(PÁGINA):
Análise crítica sobre a interpretação da súmula 73/TSE e os riscos de subjetividade no julgamento de ações envolvendo cotas de gênero.

sexta-feira, 12 de setembro de 2025

Atualizado em 11 de setembro de 2025 13:17

A participação feminina na política tem sido objeto de constante debate e aprimoramento legislativo-eleitoral na última década, como forma de combater a histórica sub-representação das mulheres nos espaços de poder. As ações afirmativas, como a reserva de candidaturas por gênero, assumem papel central no fortalecimento da democracia e na promoção da igualdade material entre os gêneros.

Foi nesse cenário que o TSE, em maio de 2024, editou o enunciado da súmula 73 que diz: 

A fraude à cota de gênero, consistente no que diz respeito ao percentual mínimo de 30% de candidaturas femininas, nos termos do art. 10, § 3º, da Lei 9.504/1997, configura-se com a presença de um ou alguns dos seguintes elementos, quando os fatos e as circunstâncias do caso concreto assim permitirem concluir: 1) votação zerada ou inexpressiva; 2) prestação de contas zerada, padronizada ou ausência de movimentação financeira relevante; e 3) ausência de atos efetivos de campanha, divulgação ou promoção da candidatura de terceiros.

O entendimento sumular surge como um importante instrumento de combate às fraudes à cota de gênero, ao consolidar o entendimento de que a utilização de candidaturas fictícias, com o único propósito de atender formalmente ao percentual legal, pode acarretar a invalidação de toda a chapa proporcional. Tal posicionamento reafirma o compromisso da Justiça Eleitoral com a integridade do processo democrático e com a efetividade das normas voltadas à inclusão.

(TAREFA PROPOSTA):
De acordo com o texto sobre a súmula 73 do TSE, qual é o percentual mínimo de candidaturas femininas citado no enunciado?

(DADOS):
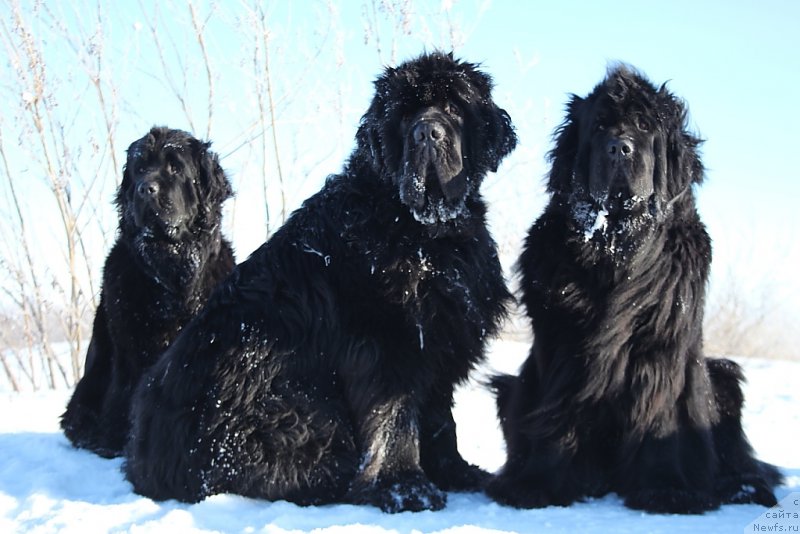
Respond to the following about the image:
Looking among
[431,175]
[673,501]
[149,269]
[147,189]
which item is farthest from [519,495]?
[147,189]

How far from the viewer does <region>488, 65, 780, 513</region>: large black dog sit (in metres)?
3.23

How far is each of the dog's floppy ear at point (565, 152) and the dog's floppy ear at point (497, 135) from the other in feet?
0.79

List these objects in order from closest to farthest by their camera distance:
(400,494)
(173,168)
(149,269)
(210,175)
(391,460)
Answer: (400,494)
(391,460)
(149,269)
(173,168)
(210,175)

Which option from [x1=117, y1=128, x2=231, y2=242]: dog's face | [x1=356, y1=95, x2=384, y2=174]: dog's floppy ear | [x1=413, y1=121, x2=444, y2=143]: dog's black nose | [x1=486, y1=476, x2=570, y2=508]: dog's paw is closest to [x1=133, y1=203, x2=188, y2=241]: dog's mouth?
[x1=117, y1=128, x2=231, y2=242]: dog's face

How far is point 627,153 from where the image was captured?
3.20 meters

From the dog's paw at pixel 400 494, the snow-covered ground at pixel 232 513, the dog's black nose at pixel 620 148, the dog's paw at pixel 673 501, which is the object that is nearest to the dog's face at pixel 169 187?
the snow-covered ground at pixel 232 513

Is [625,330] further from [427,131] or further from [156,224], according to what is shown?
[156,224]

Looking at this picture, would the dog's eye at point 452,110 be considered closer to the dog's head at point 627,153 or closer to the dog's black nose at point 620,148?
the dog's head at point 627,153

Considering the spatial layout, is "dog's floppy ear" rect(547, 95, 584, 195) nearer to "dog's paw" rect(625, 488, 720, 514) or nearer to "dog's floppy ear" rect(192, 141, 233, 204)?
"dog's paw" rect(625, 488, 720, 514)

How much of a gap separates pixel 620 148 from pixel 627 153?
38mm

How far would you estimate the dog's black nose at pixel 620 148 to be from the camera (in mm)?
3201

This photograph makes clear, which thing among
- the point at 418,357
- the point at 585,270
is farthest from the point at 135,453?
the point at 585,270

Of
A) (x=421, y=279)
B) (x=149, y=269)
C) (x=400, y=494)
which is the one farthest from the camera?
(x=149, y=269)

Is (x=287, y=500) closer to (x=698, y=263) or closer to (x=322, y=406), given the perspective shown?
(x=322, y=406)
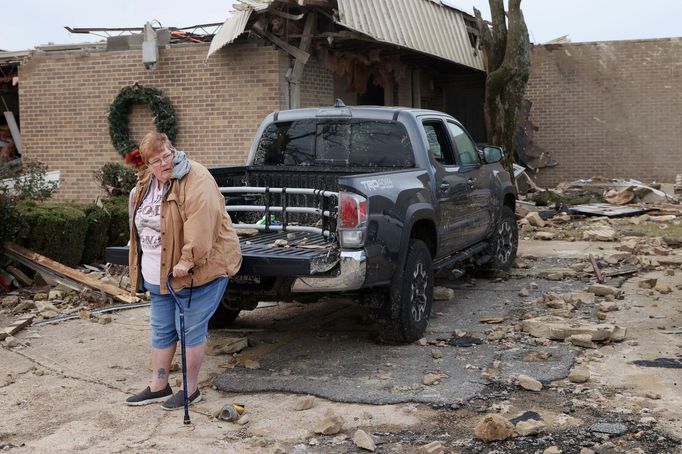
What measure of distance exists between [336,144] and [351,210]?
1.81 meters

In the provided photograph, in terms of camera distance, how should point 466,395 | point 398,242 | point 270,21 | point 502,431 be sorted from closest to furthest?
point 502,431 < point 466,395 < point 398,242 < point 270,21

(RESPOSTA COMPLETA):
30%.